Can you rewrite all the records below as a numbered list, dropping the blank lines and leaving out the pictures?
══ Data ══
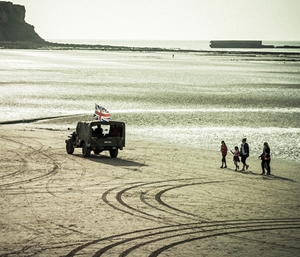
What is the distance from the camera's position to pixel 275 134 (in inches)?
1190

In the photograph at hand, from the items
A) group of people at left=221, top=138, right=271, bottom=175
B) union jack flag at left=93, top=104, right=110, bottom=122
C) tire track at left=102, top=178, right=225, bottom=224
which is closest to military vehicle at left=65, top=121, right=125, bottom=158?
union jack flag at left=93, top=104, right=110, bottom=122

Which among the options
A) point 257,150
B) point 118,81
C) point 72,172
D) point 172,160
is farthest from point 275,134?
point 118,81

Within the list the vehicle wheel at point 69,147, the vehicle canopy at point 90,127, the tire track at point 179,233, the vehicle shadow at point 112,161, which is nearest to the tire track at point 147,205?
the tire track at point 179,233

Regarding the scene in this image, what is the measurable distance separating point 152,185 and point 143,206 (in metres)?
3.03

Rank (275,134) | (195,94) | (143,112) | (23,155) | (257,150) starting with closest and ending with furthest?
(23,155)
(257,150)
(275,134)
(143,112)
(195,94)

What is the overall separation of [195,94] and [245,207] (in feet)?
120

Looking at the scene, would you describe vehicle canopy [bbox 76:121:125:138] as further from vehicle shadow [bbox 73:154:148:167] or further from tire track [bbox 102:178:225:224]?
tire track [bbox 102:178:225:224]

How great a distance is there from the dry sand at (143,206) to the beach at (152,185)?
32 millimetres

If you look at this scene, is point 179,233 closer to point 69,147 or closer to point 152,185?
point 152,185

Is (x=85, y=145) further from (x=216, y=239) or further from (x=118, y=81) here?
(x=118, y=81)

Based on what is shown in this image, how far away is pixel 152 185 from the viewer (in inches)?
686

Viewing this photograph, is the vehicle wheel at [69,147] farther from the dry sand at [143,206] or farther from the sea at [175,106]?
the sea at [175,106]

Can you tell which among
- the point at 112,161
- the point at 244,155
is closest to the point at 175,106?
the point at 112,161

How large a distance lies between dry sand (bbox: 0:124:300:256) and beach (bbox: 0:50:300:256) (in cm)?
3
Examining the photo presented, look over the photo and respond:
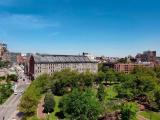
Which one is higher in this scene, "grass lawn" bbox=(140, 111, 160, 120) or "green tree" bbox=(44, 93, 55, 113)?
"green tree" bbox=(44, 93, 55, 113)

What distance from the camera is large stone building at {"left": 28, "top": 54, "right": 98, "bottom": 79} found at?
═══
### Correct result:
1. What is the distance from the camera's position to pixel 275 134 (in inches)?
2. 1190
3. In the photograph at hand, from the items
4. A) group of people at left=221, top=138, right=271, bottom=175
5. B) union jack flag at left=93, top=104, right=110, bottom=122
6. C) tire track at left=102, top=178, right=225, bottom=224
7. which is closest to military vehicle at left=65, top=121, right=125, bottom=158?
8. union jack flag at left=93, top=104, right=110, bottom=122
9. Which among the options
10. A) point 257,150
11. B) point 118,81
12. C) point 72,172
13. D) point 172,160
14. is farthest from point 275,134?
15. point 118,81
16. Within the list the vehicle wheel at point 69,147, the vehicle canopy at point 90,127, the tire track at point 179,233, the vehicle shadow at point 112,161, which is nearest to the tire track at point 147,205?
17. the tire track at point 179,233
18. Regarding the scene in this image, what is the measurable distance separating point 152,185 and point 143,206 (in metres)?
19. 3.03
20. Rank (275,134) | (195,94) | (143,112) | (23,155) | (257,150) starting with closest and ending with furthest?
21. (23,155)
22. (257,150)
23. (275,134)
24. (143,112)
25. (195,94)
26. What is the overall separation of [195,94] and [245,207] (in feet)?
27. 120
28. Looking at the scene, would you describe vehicle canopy [bbox 76:121:125:138] as further from vehicle shadow [bbox 73:154:148:167] or further from tire track [bbox 102:178:225:224]?
29. tire track [bbox 102:178:225:224]
30. How great a distance is there from the dry sand at (143,206) to the beach at (152,185)?
31. 32 millimetres
32. If you look at this scene, is point 179,233 closer to point 69,147 or closer to point 152,185?
33. point 152,185
34. Is (x=85, y=145) further from (x=216, y=239) or further from (x=118, y=81) here?
35. (x=118, y=81)
36. Based on what is shown in this image, how far away is pixel 152 185 from the viewer (in inches)?
37. 686
38. Viewing this photograph, is the vehicle wheel at [69,147] farther from the dry sand at [143,206] or farther from the sea at [175,106]?
39. the sea at [175,106]
40. Can you tell which among
41. - the point at 112,161
42. - the point at 244,155
43. is closest to the point at 175,106?
44. the point at 112,161
45. How large a distance lies between dry sand (bbox: 0:124:300:256) and beach (bbox: 0:50:300:256) (in cm)?
46. 3
47. Examining the photo presented, look over the photo and respond:
48. Which one is higher in this scene, "grass lawn" bbox=(140, 111, 160, 120) or "green tree" bbox=(44, 93, 55, 113)?
49. "green tree" bbox=(44, 93, 55, 113)
50. What distance from the camera is large stone building at {"left": 28, "top": 54, "right": 98, "bottom": 79} found at?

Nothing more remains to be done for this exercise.